The lake is at the highest elevation of the Kenyan Rift valley at 1,884 metres in a complex geological combination of volcanic rocks and sedimentary deposits from a larger Pleistocene Era lake. Apart from transient streams, the lake is fed by the perennial Malewa and Gilgil rivers. There is no visible outlet, but since the lake water is relatively fresh it is assumed to have an underground outflow

The lake has a surface area of 139 square kilometres  and is surrounded by a swamp which covers an area of 64 square kilometres, but this can vary largely depending on rainfall. It is situated at an altitude of 1,884 metres. The lake has an average depth of 6 metres, with the deepest area being at Crescent Island, at a maximum depth of 30 metres.  Njorowa Gorge once formed the lake’s outlet, but it is now high above the lake and forms the entrance to Hell’s Gate National Park. The town of Naivasha (formerly East Nakuru) lies on the north-east edge of the lake.

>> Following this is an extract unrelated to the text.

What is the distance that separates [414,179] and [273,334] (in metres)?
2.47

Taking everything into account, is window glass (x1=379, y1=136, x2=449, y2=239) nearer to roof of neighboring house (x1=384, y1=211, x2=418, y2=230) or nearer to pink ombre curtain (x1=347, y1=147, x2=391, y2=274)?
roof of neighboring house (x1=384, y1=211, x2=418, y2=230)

The lake is home to a variety of types of wildlife including over 400 different species of bird and a sizable population of hippos. The fish community in the lake has been highly variable over time, influenced by changes in climate, fishing effort and the introduction of invasive species. The most recent shift in the fish population followed the accidental introduction of common carp in 2001. Nine years later, in 2010, common carp accounted for over 90% of the mass of fish caught in the lake.

There are two smaller lakes in the vicinity of Lake Naivasha: Lake Oloiden and Lake Sonachi (a green crater lake). The Crater Lake Game Sanctuary lies nearby, while the lake shore is known for its population of European immigrants and settlers.

A washout would be a good description of this day. It rained like hell for the first few days. Nevertheless, it as a good opportunity to tune into Africa and to get to know my fellow travellers. We would be spending an intense few months together. There were of course spells where it didn’t rain and I used these times to meander arount=d the campsite and see all the new wildlife, especially beautiful birds. A local hippo even dropped in to say hello…

Some hippos came to visit at night. Luckily, they kept their distance.

It was also a chance to try my new tent out. Normally, we share tents but I wanted my own space being an old curmudgeon who gets up several times in the night to pee and likes to fart noisily at every opportunity. I wouldn’t like to inflict this on any innocent soul; it might traumatise them for life.